MEDINA — Medina County Commissioners approved a resolution Tuesday to create a Community Reinvestment Area along state Route 18 in Granger Township.
The township trustees approved the proposal in a 2-0 vote Monday. Trustee Terry Berry abstained because her parents own land within the proposed area.
County Commissioner Stephen D. Hambley praised the decision.
“We know that Route 18 is going to develop in Granger Township. The question is how valuable we want it to be,” he said. “Incentivizing it makes sure that it’s an increased value to the community.”
Granger is competing with Summit County as the potential site for a corporate headquarters. Officials have not identified the corporation.
Officials say the CRA will offer a commercial tax abatement rate of up to 50 percent for up to 15 years that could entice the company to come to Medina County.
While Ohio law allows CRAs to offer abatements up to 100 percent, anything over 50 percent requires the approval of local school boards.
The tax abatement will apply only to the commercial area along Route 18 and the road frontage along Beach, Granger and Coddingville roads.
The resolution also creates a seven-member Community Reinvestment Area Housing Council. Each county commissioner will appoint one member, and the county Planning Commission will appoint two more. Those five members then will appoint two more who must be residents of Granger Township.
It also creates a Tax Review Council, staffed by three appointees of county commissioners, two appointed by township trustees, the county auditor or representative and a representative of Highland Schools.

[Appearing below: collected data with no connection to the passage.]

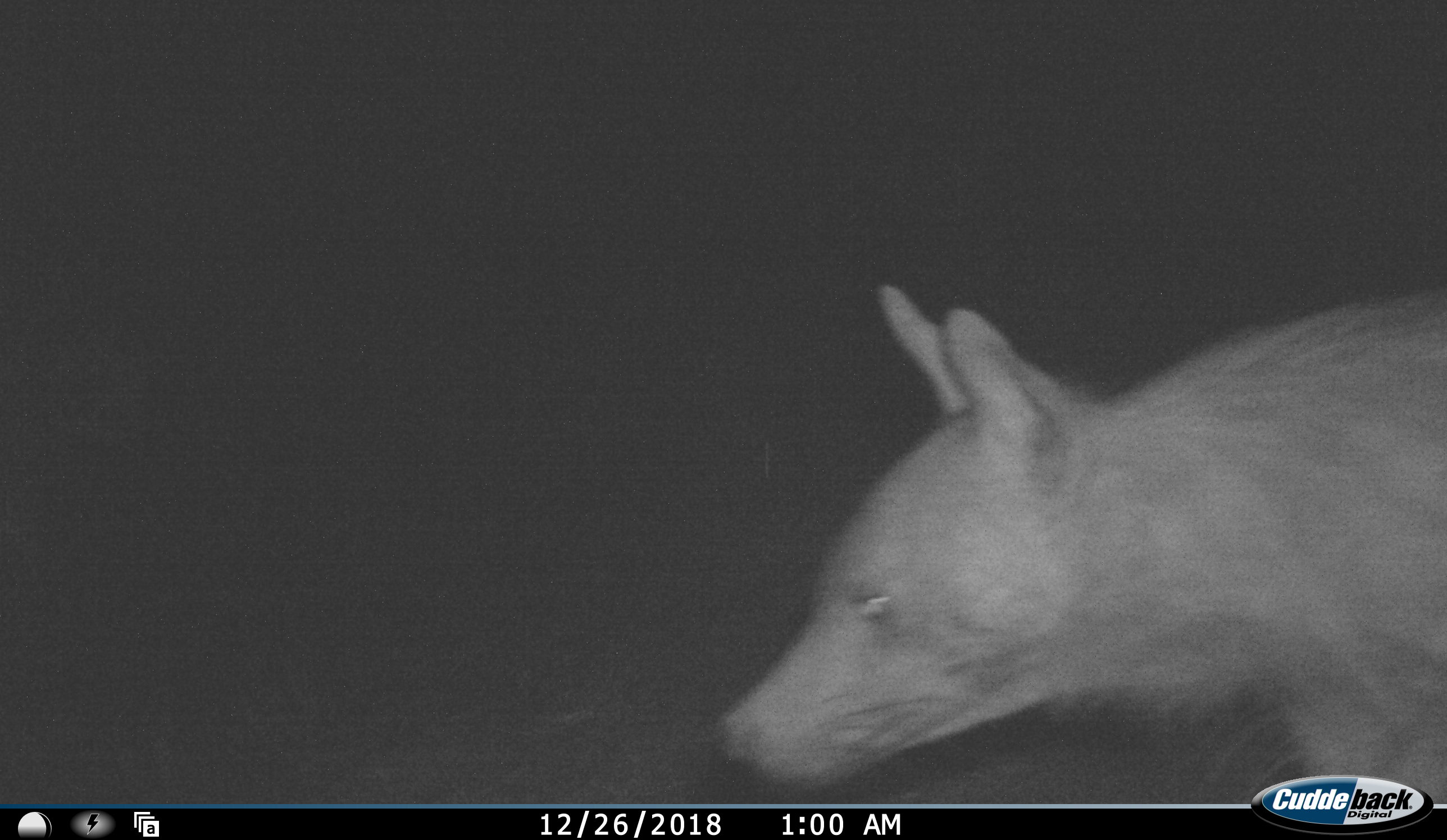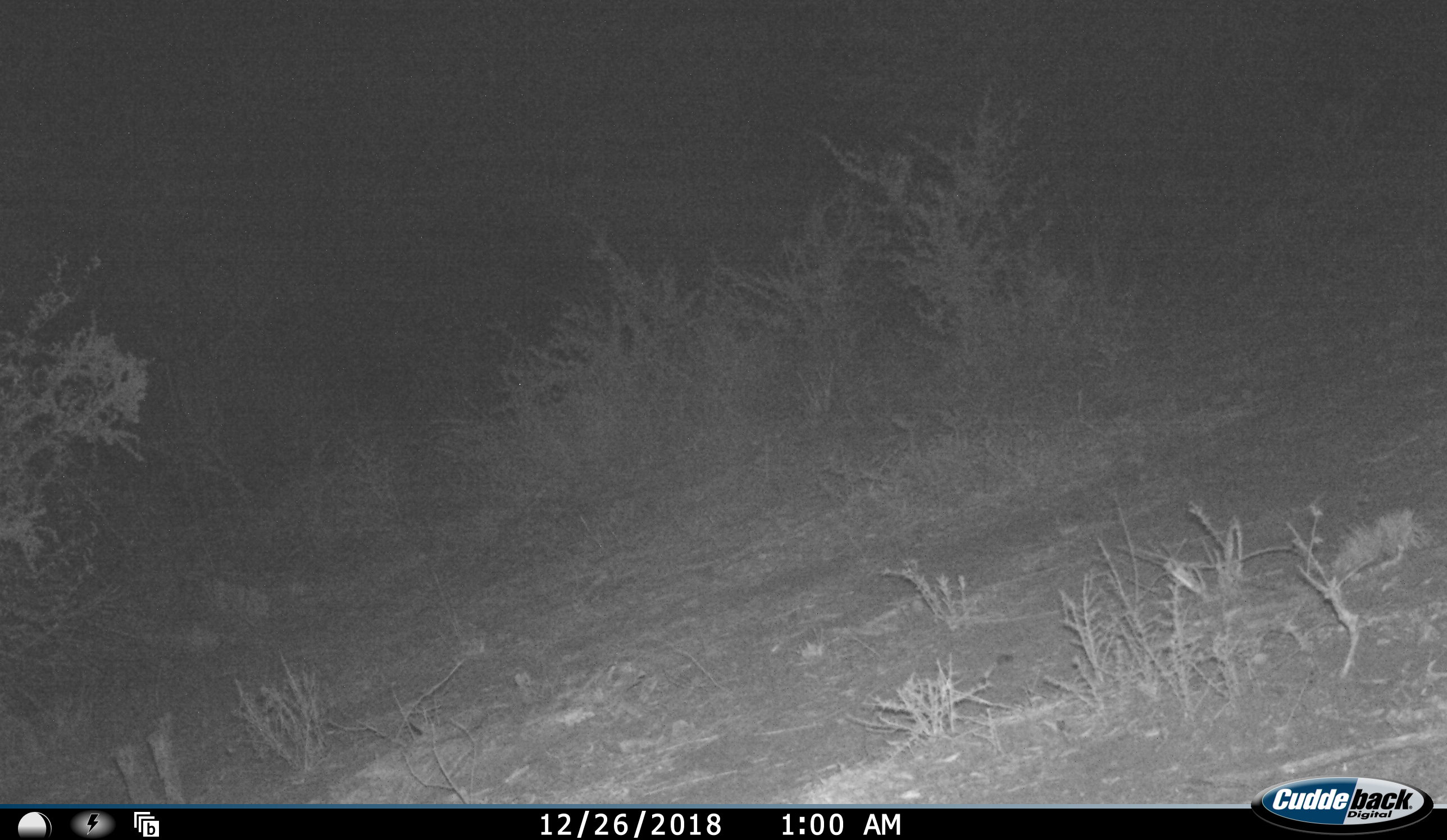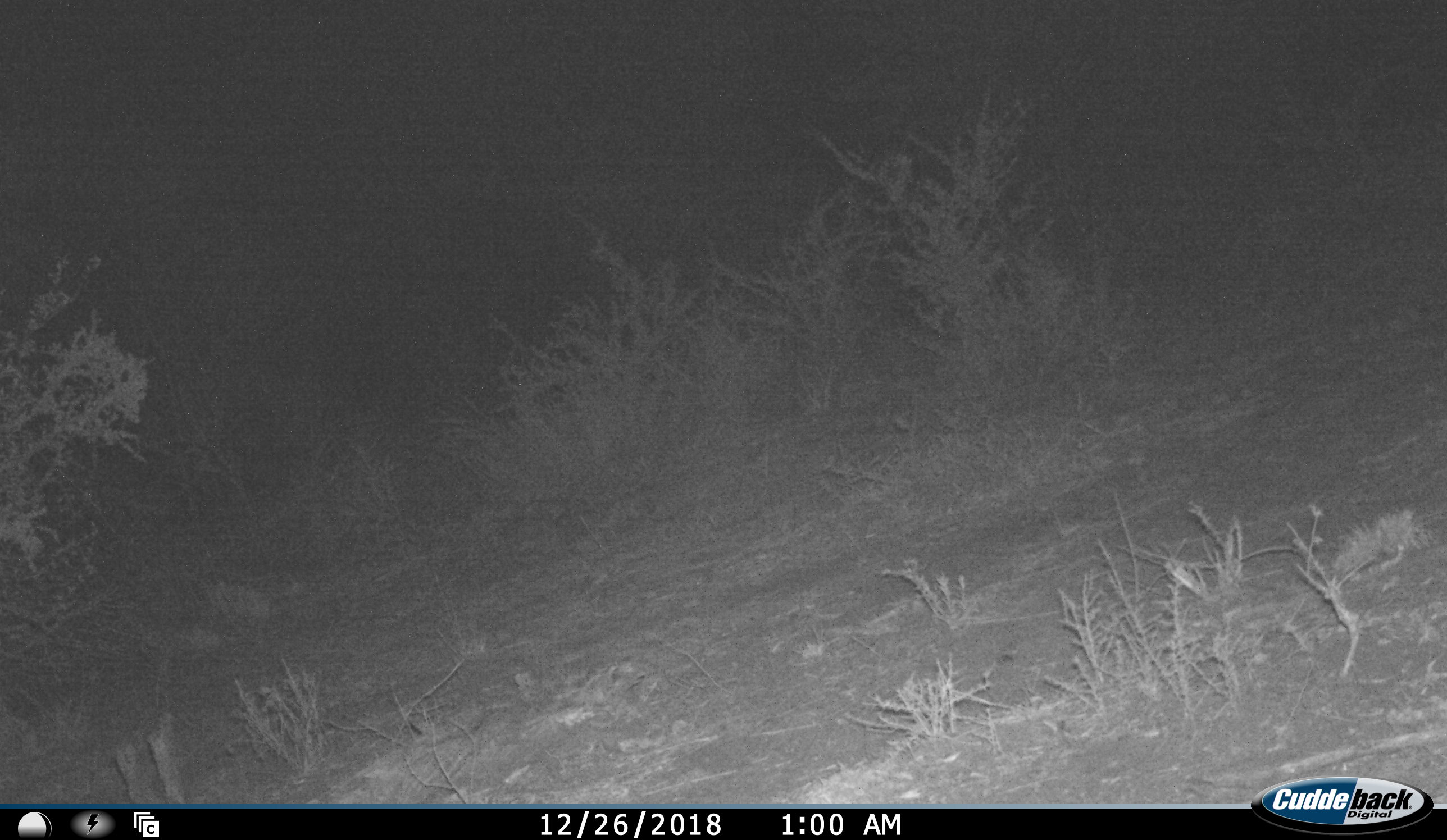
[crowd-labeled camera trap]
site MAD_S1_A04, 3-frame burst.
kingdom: Animalia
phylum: Chordata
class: Mammalia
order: Carnivora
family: Hyaenidae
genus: Parahyaena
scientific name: Parahyaena brunnea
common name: brown hyena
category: hyenabrown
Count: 1.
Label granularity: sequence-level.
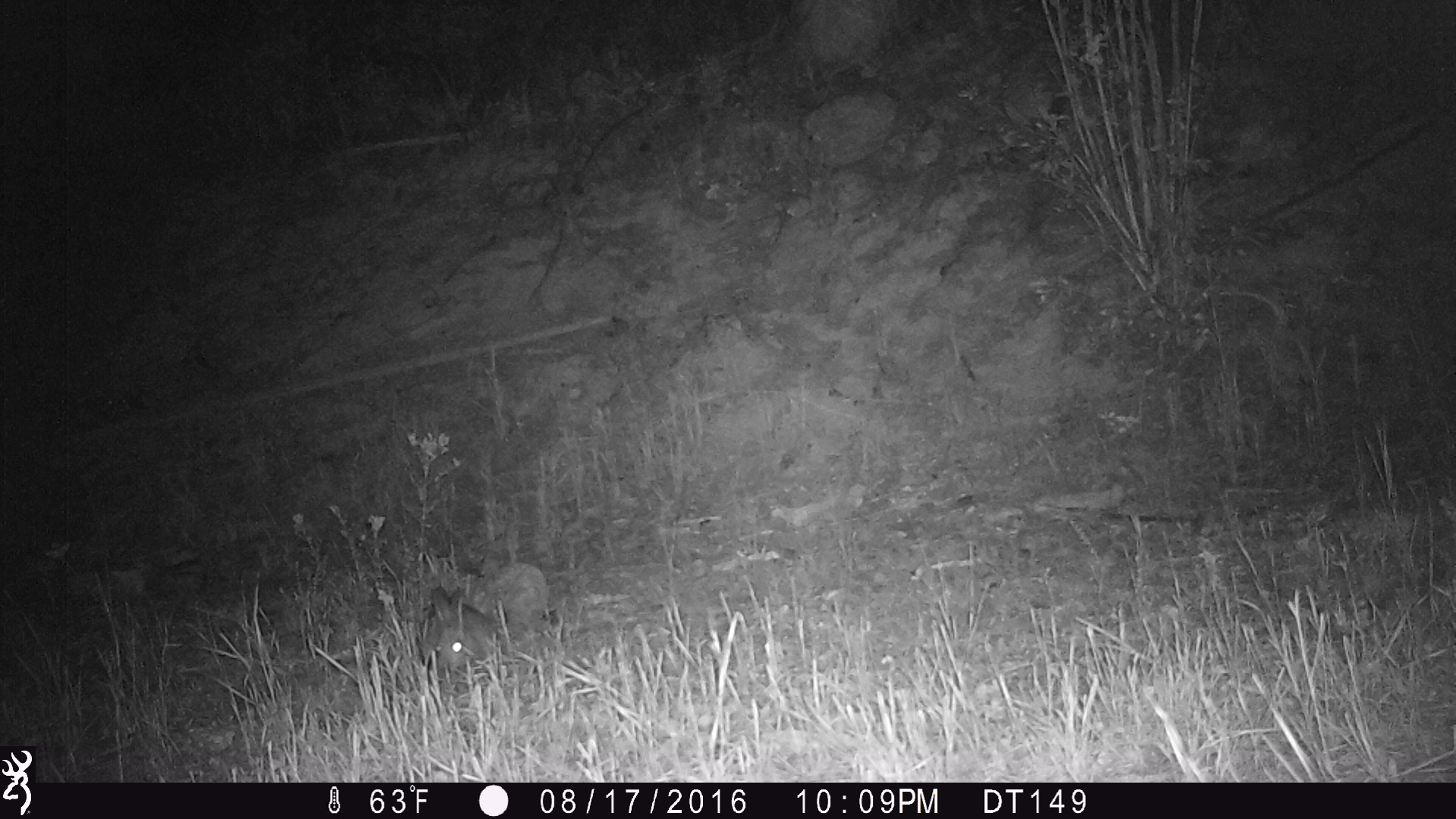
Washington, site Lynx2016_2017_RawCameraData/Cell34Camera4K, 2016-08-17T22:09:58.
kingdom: Animalia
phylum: Chordata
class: Mammalia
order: Lagomorpha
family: Leporidae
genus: Lepus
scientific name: Lepus americanus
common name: snowshoe hare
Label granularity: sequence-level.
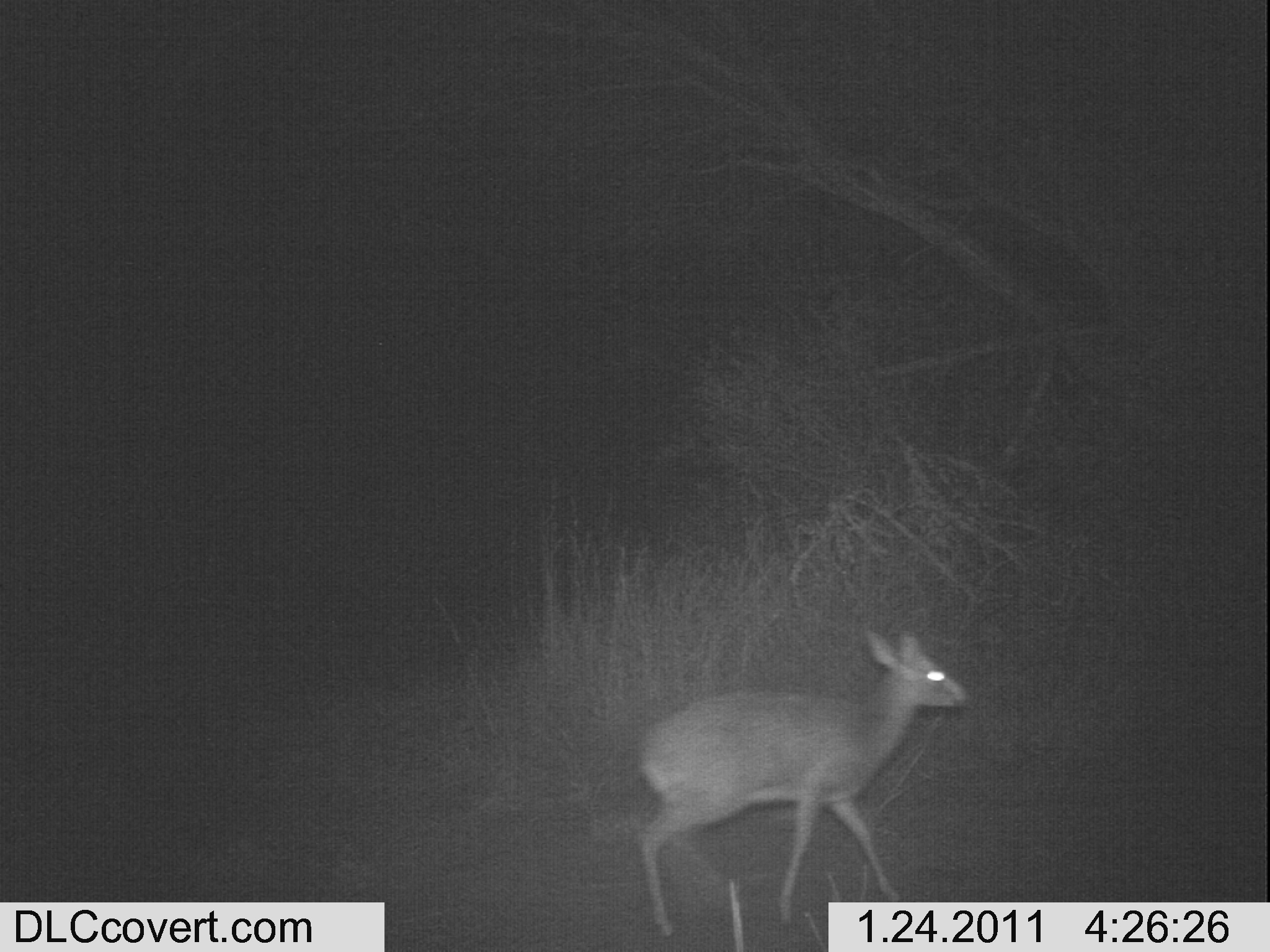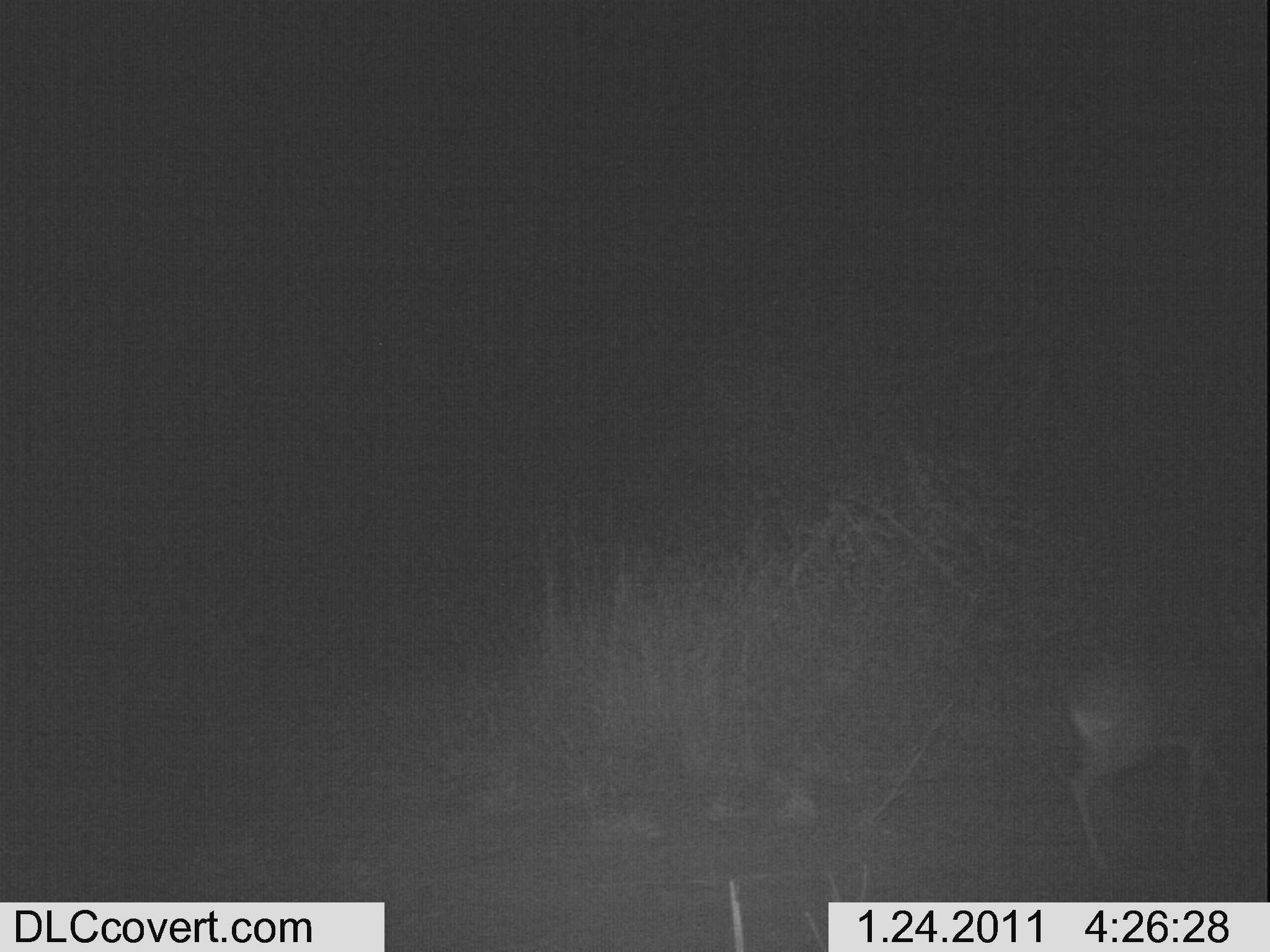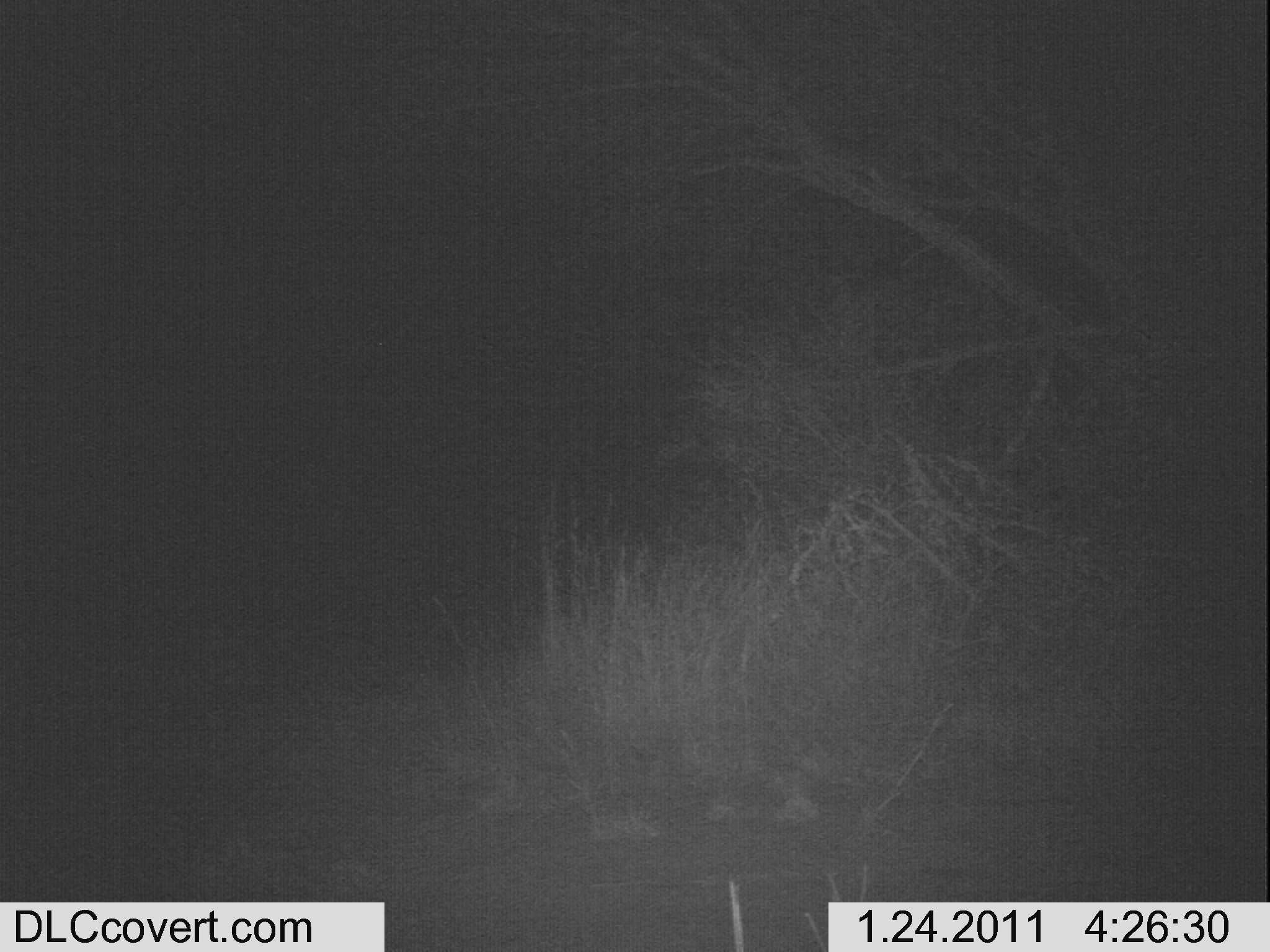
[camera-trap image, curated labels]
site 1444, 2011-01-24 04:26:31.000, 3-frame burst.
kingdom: Animalia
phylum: Chordata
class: Mammalia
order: Artiodactyla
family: Bovidae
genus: Madoqua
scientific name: Madoqua guentheri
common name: günther's dik-dik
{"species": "Madoqua guentheri (günther's dik-dik)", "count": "1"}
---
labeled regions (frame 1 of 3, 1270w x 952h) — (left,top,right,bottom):
madoqua guentheri: (630,622,971,941)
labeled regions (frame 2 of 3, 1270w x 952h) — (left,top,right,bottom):
madoqua guentheri: (1059,642,1269,864)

The CRA will run along the north side of state Route 18, from Beach Road east to Coddingville and Dunsha roads. The northern boundary would be Granger Road.
Granger Township Trustee Richard Pace said the CRA will not change where the commercial districts are and will not rezone residential areas.
Pace said CRAs must have a residential component and the residential properties within the CRA now may qualify for a tax abatement on any future improvements. Those properties will qualify for decreasing abatement amounts, starting at 100 percent and dropping to 20 percent over the next nine years according to the resolution.
The proposal has drawn opposition from some residents who live nearby, Ron Dorris, 4990 Bambeck Road, told commissioners last week that it isn’t fair to give tax abatements to businesses while increasing residential property taxes.
Dorris pointed to the new Ohio law eliminating the 12.5 percent rollback provided to homeowners for all new levies.
“They’re taking away from the middle class; then we’re going to turn around and give a property tax rebate for property that was once residential and is now commercial.”
Nine other Bambeck Road residents at last week’s commissioners’ meeting presented a signed petition opposing the CRA. Many also spoke out at Monday’s trustees meeting.
Pace said he and Trustee John Ginley Jr. considered the overall benefit to the township.
“It’s a complex issue, and there’s room for a lot of viewpoints,” Pace said. “What I concluded is that there’s an opportunity here to help keep down the residential tax rates, by broadening the tax base.”
Pace said 91.2 percent of real estate taxes are paid by residential taxes and only 8.8 percent are paid by commercial entities. He added that 62 percent of the revenue Highland Schools receives is from local sources, mostly taxes.
Pace said the district’s cost per pupil rose from $7,800 in 2008 to $8,500 in 2012.
“That’s efficient given that the state average is $12,000; but when you look at the increase over those years, the question becomes how will future increases be funded? And one of the ways to fund them is to broaden the tax base,” he said. “It helps keep the effective (millage) rates down.”
Rob Kelly, a Highland school board member speaking as a private citizen, said last week that the company’s taxes would take some weight off residents by generating about $300,000 total in tax revenue over the next 15 years, and another $600,000 over the following 15 years.